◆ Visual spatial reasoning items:
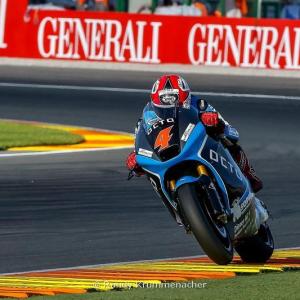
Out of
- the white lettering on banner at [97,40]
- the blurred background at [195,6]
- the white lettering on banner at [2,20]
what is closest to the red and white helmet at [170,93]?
the white lettering on banner at [97,40]

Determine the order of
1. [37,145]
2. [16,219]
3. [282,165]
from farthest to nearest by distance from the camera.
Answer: [37,145], [282,165], [16,219]

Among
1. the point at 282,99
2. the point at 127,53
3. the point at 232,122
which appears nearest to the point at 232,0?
the point at 127,53

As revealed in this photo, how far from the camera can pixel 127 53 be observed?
102 ft

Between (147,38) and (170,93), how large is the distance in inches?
828

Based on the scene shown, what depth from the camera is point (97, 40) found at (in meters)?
31.1

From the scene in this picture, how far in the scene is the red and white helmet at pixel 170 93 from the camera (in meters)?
9.70

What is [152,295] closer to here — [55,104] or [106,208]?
[106,208]

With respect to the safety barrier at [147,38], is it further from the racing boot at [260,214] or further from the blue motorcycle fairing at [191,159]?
the blue motorcycle fairing at [191,159]

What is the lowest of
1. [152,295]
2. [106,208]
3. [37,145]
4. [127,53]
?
[127,53]

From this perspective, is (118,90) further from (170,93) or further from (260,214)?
(170,93)

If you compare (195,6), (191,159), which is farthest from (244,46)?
(191,159)

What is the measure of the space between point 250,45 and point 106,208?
648 inches

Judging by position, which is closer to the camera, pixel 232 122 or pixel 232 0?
pixel 232 122

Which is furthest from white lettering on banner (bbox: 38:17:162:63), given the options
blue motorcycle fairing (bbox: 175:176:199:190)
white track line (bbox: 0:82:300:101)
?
blue motorcycle fairing (bbox: 175:176:199:190)
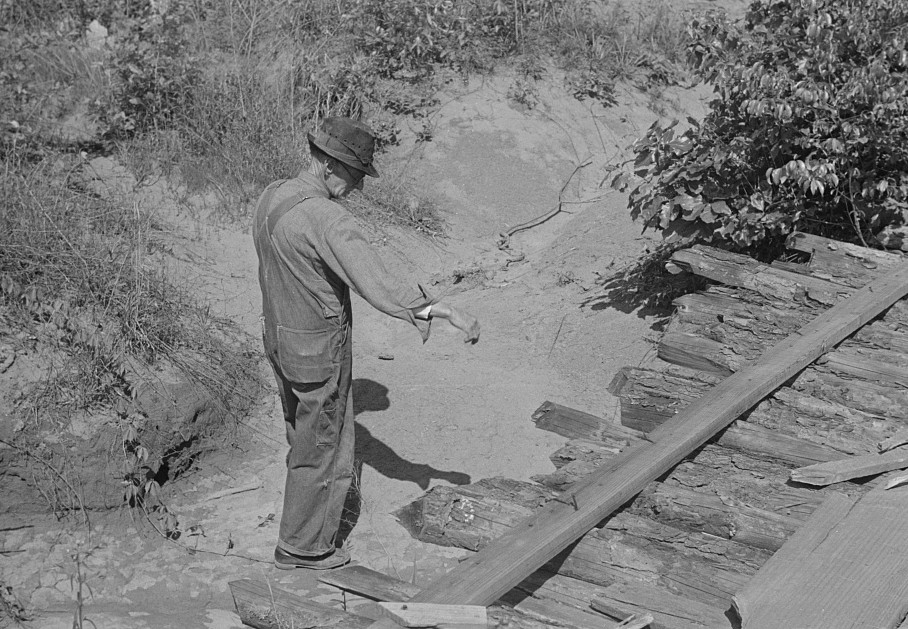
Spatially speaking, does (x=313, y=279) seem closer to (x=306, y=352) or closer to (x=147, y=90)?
(x=306, y=352)

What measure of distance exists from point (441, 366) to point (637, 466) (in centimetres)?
303

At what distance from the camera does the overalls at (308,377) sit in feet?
13.7

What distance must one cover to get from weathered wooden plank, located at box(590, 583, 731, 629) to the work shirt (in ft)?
4.26

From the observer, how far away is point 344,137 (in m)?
4.08

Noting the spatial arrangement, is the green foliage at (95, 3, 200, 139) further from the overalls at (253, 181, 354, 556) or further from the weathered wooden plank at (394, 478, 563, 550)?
the weathered wooden plank at (394, 478, 563, 550)

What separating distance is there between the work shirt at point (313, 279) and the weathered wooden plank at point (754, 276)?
2.68m

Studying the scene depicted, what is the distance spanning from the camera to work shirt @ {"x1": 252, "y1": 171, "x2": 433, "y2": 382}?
12.9ft

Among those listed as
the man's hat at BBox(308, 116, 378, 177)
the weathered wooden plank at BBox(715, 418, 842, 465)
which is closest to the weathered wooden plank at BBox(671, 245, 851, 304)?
the weathered wooden plank at BBox(715, 418, 842, 465)

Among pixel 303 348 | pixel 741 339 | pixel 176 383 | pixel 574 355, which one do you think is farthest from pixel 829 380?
pixel 176 383

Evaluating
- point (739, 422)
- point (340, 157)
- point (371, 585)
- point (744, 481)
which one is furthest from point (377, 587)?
point (739, 422)

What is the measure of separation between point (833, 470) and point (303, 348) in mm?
2272

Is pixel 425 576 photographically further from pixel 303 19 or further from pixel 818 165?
pixel 303 19

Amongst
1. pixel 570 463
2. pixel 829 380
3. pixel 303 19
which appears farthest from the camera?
pixel 303 19

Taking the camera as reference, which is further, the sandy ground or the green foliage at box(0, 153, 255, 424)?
the green foliage at box(0, 153, 255, 424)
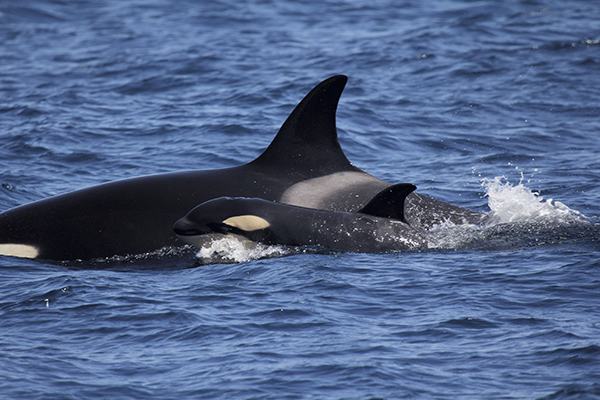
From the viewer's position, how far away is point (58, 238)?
10148 millimetres

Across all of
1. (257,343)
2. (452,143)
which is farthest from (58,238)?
(452,143)

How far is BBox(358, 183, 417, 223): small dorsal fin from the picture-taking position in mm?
9809

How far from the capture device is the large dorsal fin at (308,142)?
34.3 feet

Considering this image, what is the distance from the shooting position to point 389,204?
33.0 feet

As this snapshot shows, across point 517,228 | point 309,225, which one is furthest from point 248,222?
point 517,228

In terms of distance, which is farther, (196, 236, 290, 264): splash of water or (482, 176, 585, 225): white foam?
(482, 176, 585, 225): white foam

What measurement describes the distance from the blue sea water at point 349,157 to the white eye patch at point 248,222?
40 centimetres

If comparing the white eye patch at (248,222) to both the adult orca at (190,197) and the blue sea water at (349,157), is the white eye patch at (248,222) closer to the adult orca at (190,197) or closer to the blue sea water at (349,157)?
the blue sea water at (349,157)

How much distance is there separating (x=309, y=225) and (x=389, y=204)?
1124 millimetres

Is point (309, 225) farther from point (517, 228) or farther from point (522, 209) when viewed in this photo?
point (522, 209)

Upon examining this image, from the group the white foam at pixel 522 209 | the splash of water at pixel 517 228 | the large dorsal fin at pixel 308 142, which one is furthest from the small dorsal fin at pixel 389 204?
the white foam at pixel 522 209

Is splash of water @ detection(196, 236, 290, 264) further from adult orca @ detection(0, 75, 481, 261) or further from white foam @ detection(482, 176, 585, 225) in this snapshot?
white foam @ detection(482, 176, 585, 225)

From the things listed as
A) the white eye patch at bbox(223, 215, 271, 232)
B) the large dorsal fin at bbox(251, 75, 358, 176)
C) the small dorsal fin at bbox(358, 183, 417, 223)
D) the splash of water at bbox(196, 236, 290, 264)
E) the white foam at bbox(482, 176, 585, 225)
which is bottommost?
the splash of water at bbox(196, 236, 290, 264)

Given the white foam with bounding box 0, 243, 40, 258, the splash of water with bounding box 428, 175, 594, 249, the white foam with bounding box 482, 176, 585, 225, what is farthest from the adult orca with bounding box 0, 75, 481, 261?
the white foam with bounding box 482, 176, 585, 225
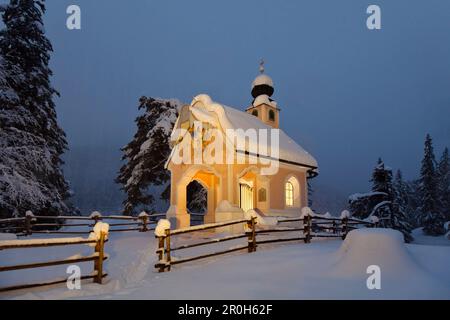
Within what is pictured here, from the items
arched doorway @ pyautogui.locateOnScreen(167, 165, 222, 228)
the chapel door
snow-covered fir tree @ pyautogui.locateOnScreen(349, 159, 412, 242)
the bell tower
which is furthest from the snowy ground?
snow-covered fir tree @ pyautogui.locateOnScreen(349, 159, 412, 242)

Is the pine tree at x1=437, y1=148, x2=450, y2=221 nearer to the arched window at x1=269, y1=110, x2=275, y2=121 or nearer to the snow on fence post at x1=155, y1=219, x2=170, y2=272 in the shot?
the arched window at x1=269, y1=110, x2=275, y2=121

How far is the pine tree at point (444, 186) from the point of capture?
143ft

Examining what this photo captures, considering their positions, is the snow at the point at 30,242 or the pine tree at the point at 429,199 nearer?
the snow at the point at 30,242

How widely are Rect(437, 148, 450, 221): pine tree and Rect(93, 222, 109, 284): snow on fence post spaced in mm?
47421

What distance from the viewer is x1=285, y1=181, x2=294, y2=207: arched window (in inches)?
731

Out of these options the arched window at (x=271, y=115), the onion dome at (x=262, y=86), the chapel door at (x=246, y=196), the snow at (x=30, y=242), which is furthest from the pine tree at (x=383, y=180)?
the snow at (x=30, y=242)

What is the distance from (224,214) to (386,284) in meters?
9.06

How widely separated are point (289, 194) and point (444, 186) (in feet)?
137

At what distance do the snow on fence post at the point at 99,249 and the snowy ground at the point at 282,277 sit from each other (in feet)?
0.83

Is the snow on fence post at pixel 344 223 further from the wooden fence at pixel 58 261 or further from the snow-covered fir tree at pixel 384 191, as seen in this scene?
the snow-covered fir tree at pixel 384 191

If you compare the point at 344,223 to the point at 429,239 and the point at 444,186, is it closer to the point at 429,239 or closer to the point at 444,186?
the point at 429,239

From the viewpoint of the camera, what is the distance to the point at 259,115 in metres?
23.7
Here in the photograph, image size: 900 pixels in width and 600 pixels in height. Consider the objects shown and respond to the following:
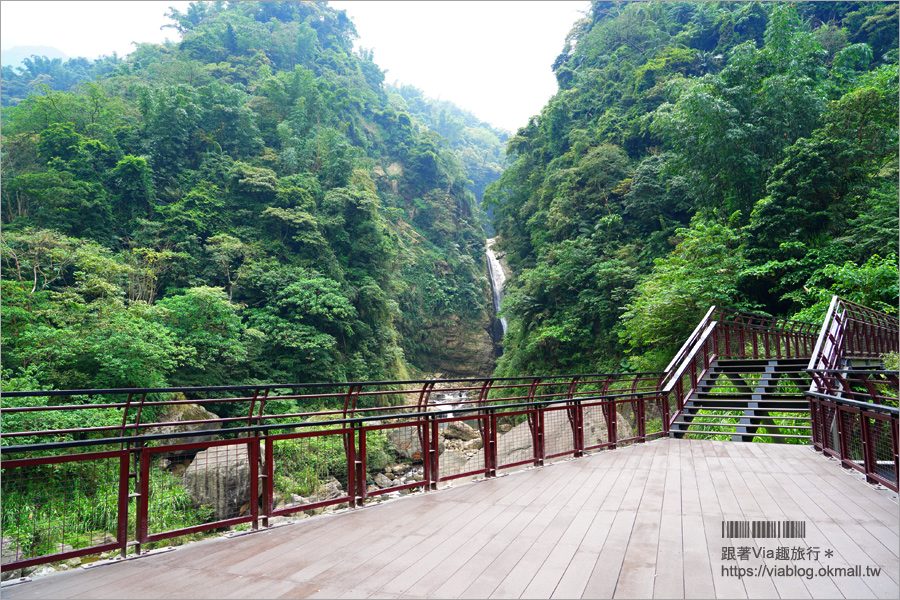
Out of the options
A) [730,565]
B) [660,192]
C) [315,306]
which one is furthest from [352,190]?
[730,565]

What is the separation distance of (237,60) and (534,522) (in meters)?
43.2

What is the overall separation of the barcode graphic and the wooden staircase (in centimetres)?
492

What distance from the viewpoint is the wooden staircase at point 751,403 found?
27.1ft

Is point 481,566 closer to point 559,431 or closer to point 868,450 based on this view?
point 559,431

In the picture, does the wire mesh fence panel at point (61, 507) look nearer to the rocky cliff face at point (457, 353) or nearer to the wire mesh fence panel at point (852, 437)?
the wire mesh fence panel at point (852, 437)

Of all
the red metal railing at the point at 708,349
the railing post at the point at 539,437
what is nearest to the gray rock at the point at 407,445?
the railing post at the point at 539,437

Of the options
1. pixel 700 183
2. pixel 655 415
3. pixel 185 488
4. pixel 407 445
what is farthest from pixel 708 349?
pixel 700 183

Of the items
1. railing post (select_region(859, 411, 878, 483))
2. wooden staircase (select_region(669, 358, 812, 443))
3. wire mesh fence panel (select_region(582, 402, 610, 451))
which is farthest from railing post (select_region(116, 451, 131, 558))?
wooden staircase (select_region(669, 358, 812, 443))

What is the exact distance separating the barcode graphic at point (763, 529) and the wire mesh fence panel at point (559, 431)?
3048 millimetres

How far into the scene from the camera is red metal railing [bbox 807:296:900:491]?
15.3 feet

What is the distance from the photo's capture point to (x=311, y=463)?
5.53 metres

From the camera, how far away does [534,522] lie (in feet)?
12.6

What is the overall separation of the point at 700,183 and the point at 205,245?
819 inches

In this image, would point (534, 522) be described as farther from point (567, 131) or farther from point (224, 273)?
point (567, 131)
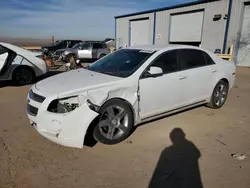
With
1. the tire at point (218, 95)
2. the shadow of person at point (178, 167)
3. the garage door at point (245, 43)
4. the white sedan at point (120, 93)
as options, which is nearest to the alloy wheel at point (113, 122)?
the white sedan at point (120, 93)

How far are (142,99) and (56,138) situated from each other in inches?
60.8

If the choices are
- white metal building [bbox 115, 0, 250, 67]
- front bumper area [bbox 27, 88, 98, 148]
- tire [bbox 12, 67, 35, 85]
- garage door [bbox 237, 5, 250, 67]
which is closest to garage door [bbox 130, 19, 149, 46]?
white metal building [bbox 115, 0, 250, 67]

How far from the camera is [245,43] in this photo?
14828 mm

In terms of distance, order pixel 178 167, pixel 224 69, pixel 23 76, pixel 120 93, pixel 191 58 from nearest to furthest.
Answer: pixel 178 167 < pixel 120 93 < pixel 191 58 < pixel 224 69 < pixel 23 76

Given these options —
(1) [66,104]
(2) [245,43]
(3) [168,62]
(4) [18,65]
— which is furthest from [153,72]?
(2) [245,43]

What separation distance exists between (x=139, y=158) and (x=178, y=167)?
22.6 inches

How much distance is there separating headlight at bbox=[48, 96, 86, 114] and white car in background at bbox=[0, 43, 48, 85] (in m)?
5.23

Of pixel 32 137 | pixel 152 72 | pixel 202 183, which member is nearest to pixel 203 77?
pixel 152 72

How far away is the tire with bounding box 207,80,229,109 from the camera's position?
5234 mm

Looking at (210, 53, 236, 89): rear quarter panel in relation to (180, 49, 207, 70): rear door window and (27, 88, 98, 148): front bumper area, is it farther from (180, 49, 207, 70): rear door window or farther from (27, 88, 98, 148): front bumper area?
(27, 88, 98, 148): front bumper area

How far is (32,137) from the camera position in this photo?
149 inches

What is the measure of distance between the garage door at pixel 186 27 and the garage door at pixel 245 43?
3.63 m

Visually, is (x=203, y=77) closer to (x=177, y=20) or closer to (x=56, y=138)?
(x=56, y=138)

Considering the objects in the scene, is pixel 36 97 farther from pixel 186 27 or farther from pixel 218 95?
pixel 186 27
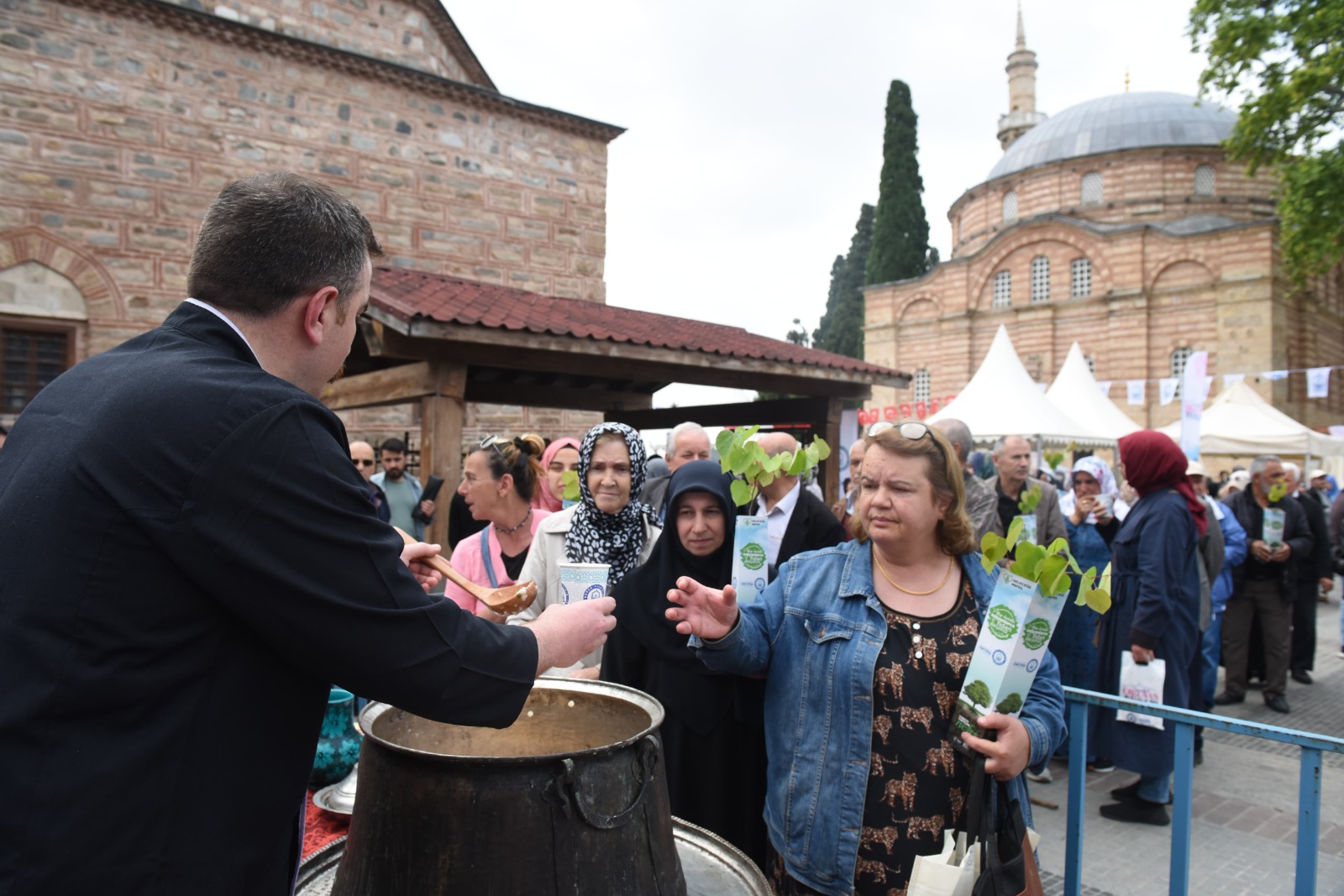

◆ What needs to be done:
Convert the listing's lines, from the line containing "Within what is pictured here, from the items" through the line containing "which is furthest from the snowy ground?", into a JSON list of strings with one string per line and no blank lines.

◆ Final answer:
[
  "Within what is pictured here, from the items",
  "arched doorway @ pyautogui.locateOnScreen(167, 165, 222, 228)",
  "the chapel door",
  "snow-covered fir tree @ pyautogui.locateOnScreen(349, 159, 412, 242)",
  "the bell tower",
  "which is furthest from the snowy ground?"
]